The components of TR and TC are finite linear combinations of transitions with positive integer coefficients. Coefficients of transitions appearing in transition vector TR (TC) represents number of incoming arcs i.e., indegree or number of input places (number of outgoing arcs called outdegree or number of output places) of transitions. The ith zero component of transition vector TR (TC) can be interpreted as source place pi (sink place pi) such as I (pi) = Ø (O (pi) = Ø). Labeled zero component e.g., 0/tj appearing in transition vector TR (TC) indicates the zero incoming arc to (outgoing arc from) tj and hence tj stands for source (sink) transition. As the first labeled zero entry(ies) of zero column(s) (zero row(s)) belong only to zero column(s) (zero row(s)) of transitive matrix, therefore they can only be added to TR (TC) e.g., transitions vectors TR and TC of PN in Fig. 1c can be written as TR = [0/t0 0/t0 t1+t2] and TC = [t1 t2 0]T, where first and second component of TR which is 0/t0 indicate the zero indegree of transition t0 i.e., source transition while third zero component of TC communicates p3 as sink place.

ANALYSIS OF STRUCTURE PROPERTIES OF PN USING TRANSITIONS VECTORS

Here, some structural classes and fundamental properties about the structure of PN are presented in terms of transition vectors in order to analyze the structure of PN. An algorithm to find a directed cycle is also presented.

Property 3: A PN N is acyclic if its transition vectors TR or/and TC has at least one zero component (labeled or/and unlabeled). As explained for property 2, zero component(s) of TR or/and TC correspond to source or/and sink place(s), respectively; labeled zero component(s) of TR or/and TC correspond to source or/and sink transition(s), respectively. So PN structure is said to acyclic if it has at least one source or/and sink place (or/and transition). An acyclic PN does not imply that it can never contain a cycle.

Property 4: A PN N is cyclic if and only if all the components of both the transition vectors TR and TC are non-zero. This condition refers to the situation that there is neither any source and sink place nor any transition in the PN structure. In words, the structure of PN will be cyclic if it doesn’t have any source and sink place (and transition).

Property 5: A PN N is self-loop free or pure if and only if the corresponding same components TR (pi) and TC (pi) don’t have identical transition k ∈ T such that tk ∈ TR (pi) and tk ∈ TC (pi) ∀ i = 1, 2,....,|P|. In words, if different transition(s) are appearing in each corresponding same components of both TR and TC then PN structure is said to be self-loop free.

Property 6: Every acyclic PN has at least one sink place (transition) and at least one source place (transition).
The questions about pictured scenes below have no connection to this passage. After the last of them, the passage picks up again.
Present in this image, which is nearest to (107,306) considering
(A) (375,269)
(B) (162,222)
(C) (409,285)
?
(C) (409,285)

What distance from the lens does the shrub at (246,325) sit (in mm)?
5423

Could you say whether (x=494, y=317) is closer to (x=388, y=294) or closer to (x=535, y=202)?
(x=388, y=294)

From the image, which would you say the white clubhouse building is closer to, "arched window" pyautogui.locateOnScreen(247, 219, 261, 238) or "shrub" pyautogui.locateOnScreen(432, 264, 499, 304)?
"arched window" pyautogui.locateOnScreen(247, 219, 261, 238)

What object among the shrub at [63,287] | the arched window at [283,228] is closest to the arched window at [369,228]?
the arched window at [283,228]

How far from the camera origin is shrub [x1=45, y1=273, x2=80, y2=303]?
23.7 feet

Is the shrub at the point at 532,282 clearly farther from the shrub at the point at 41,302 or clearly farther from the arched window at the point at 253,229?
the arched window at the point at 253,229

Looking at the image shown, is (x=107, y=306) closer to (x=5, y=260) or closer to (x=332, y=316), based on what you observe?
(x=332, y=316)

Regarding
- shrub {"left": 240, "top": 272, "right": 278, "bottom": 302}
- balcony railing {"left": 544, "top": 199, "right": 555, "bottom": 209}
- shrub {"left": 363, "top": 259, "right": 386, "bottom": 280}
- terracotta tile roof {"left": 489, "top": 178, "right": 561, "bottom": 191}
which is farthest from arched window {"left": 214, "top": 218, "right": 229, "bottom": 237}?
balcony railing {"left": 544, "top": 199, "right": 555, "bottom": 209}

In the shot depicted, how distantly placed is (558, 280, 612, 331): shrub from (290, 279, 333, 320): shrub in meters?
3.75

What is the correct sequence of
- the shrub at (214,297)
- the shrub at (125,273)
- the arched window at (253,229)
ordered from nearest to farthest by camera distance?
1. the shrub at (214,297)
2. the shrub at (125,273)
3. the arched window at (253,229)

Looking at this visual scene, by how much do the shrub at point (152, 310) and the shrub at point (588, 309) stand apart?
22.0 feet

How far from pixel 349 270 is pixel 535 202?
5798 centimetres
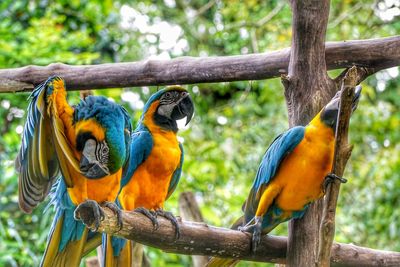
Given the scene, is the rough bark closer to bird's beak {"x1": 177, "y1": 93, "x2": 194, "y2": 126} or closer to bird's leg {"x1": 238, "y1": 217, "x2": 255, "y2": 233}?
bird's leg {"x1": 238, "y1": 217, "x2": 255, "y2": 233}

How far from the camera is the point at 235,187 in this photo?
5035 millimetres

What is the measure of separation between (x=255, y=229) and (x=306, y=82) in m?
0.57

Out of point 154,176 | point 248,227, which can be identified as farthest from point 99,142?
point 248,227

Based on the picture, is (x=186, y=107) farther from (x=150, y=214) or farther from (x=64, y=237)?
(x=64, y=237)

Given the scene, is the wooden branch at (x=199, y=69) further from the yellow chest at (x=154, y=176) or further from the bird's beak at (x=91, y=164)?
the bird's beak at (x=91, y=164)

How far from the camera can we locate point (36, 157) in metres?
2.29

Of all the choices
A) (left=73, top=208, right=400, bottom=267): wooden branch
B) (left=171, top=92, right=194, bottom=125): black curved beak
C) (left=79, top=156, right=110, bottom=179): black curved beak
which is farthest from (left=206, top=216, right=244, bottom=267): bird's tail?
(left=79, top=156, right=110, bottom=179): black curved beak

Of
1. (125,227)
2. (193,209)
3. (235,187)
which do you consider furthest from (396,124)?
(125,227)

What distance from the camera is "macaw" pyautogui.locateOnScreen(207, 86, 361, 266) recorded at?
2502 millimetres

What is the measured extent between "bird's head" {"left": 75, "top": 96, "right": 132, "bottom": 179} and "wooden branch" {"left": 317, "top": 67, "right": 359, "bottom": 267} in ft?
2.21

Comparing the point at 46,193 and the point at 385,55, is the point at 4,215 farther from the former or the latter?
the point at 385,55

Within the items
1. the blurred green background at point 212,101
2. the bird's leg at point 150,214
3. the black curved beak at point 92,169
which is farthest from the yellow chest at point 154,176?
the blurred green background at point 212,101

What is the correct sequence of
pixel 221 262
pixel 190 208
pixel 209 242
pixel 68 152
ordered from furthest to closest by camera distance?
pixel 190 208, pixel 221 262, pixel 209 242, pixel 68 152

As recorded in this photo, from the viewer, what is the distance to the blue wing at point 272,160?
2539 mm
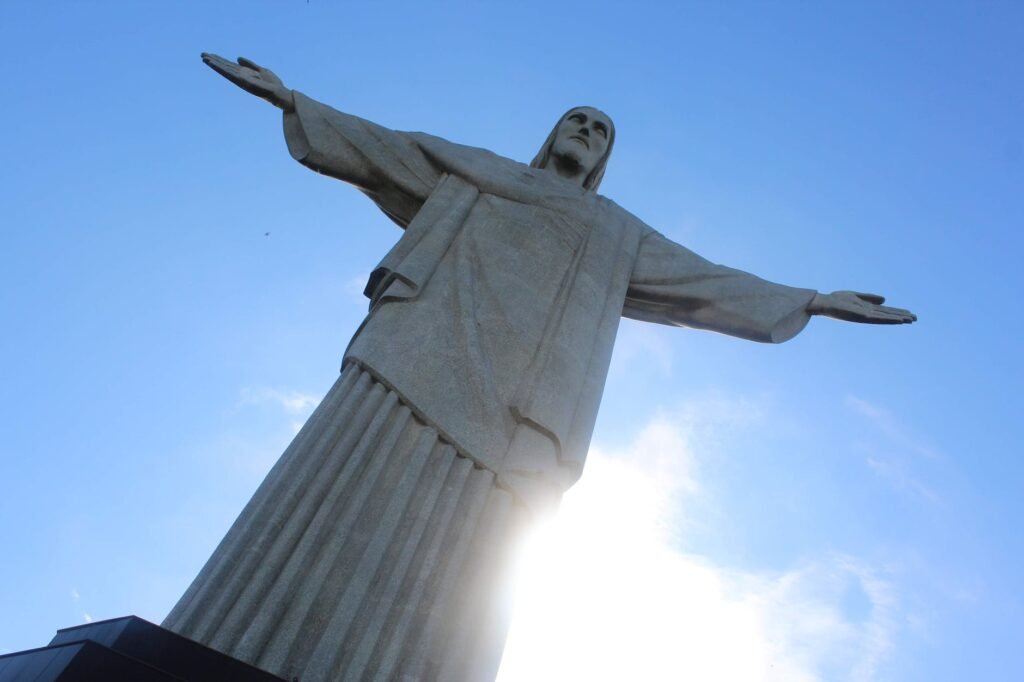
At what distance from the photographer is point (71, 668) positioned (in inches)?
117

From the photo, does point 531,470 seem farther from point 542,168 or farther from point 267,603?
point 542,168

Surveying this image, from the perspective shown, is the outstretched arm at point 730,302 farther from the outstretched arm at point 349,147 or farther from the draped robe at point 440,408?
the outstretched arm at point 349,147

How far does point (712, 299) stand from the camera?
785cm

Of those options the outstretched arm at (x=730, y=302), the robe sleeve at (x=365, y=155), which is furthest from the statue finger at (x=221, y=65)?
the outstretched arm at (x=730, y=302)

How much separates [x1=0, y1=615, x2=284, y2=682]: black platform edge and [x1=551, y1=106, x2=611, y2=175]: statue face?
6.21 meters

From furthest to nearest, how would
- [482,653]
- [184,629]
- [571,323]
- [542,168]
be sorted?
[542,168] → [571,323] → [482,653] → [184,629]

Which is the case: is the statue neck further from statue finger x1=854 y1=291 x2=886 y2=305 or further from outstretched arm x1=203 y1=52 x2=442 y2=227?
statue finger x1=854 y1=291 x2=886 y2=305

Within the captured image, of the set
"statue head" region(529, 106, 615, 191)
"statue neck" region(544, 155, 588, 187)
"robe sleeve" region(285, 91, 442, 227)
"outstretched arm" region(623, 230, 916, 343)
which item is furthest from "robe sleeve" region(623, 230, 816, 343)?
"robe sleeve" region(285, 91, 442, 227)

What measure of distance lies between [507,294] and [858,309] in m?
3.28

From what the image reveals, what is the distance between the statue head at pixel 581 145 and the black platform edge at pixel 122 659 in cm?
618

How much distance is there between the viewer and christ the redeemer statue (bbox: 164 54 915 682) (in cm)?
454

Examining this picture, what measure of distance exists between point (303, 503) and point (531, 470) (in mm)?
1487

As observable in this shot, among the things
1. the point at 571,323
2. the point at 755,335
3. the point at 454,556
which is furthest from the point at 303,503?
the point at 755,335

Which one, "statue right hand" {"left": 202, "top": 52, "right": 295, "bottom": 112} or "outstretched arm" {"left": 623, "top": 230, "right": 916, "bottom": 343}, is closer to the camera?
"statue right hand" {"left": 202, "top": 52, "right": 295, "bottom": 112}
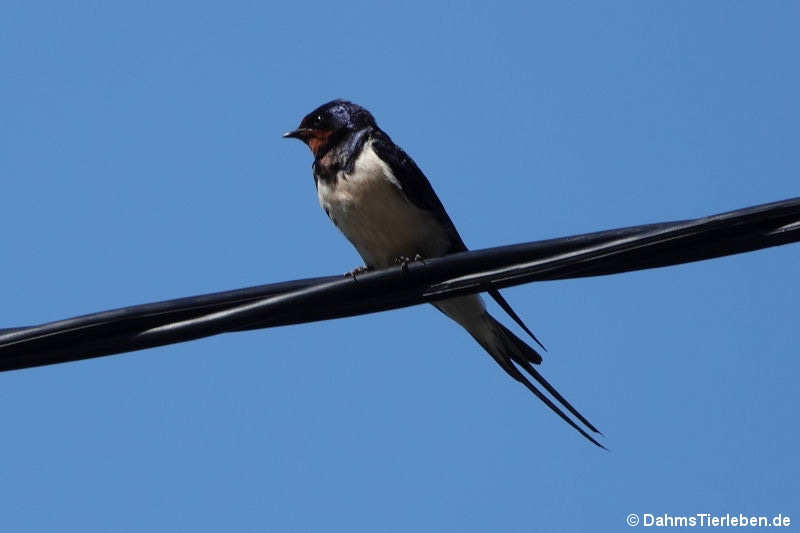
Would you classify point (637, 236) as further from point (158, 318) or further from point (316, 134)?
point (316, 134)

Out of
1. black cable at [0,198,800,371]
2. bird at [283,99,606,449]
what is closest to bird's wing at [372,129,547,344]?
bird at [283,99,606,449]

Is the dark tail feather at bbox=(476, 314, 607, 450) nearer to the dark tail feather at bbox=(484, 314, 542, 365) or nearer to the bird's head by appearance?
the dark tail feather at bbox=(484, 314, 542, 365)

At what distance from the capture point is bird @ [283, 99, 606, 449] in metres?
5.30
Proof: Since N is acyclic, so by property 3 its transition vectors TRor/and TC must have at least one zero (labeled or/and unlabeled) component. Choose any node x1 ∈ P∪T, if x1 is a source place e.g., pi ∈ P (transition e.g., tk ∈ T), then ith component of TR will be zero (labeled zero), otherwise there will be a transition tk ∈ TR (pi) such that tR ∈ I (pi) (pi ∈ O (tk)). Similarly, by scanning other entries of TR, there must be source place (transition). Now, choose any other node x2 ∈ P∪T, if x2 is sink place e.g., pj ∈ P (transition tS ∈ T), then jth component of TC will be zero (labeled zero), otherwise there will be a transition tS ∈ TC (pj), such that tS ∈ O (pj), (pj ∈ I (tS),). Similarly, scanning other entries in TC, there must be sink place (transition).

Property 7: Every self-loop free cyclic PN is strongly connected.

Proof: By property 4 Cyclic PN, every entry of transition vectors TR and TC must have at least one transition. As no transition and place of PN is on a self-loop. So it is possible to leave any place pi ∈ P through

an arc (pi I (tj)) such as tj ∈ TC (pi) and to enter any place pk ∈ P through an arc (pk O (tj)) such as tj ∈ TR (pk). So there exist directed path from any node xi ∈ P∪T to any other node xj ∈ P∪T. These arguments establish the statement of the property.

Property 8: A cyclic PN having place pi ∈ P on self-loop is strongly connected iff ith entry of transition vector TC has at least two transitions or/and the transition on self-loop with pi has coefficient at least 2.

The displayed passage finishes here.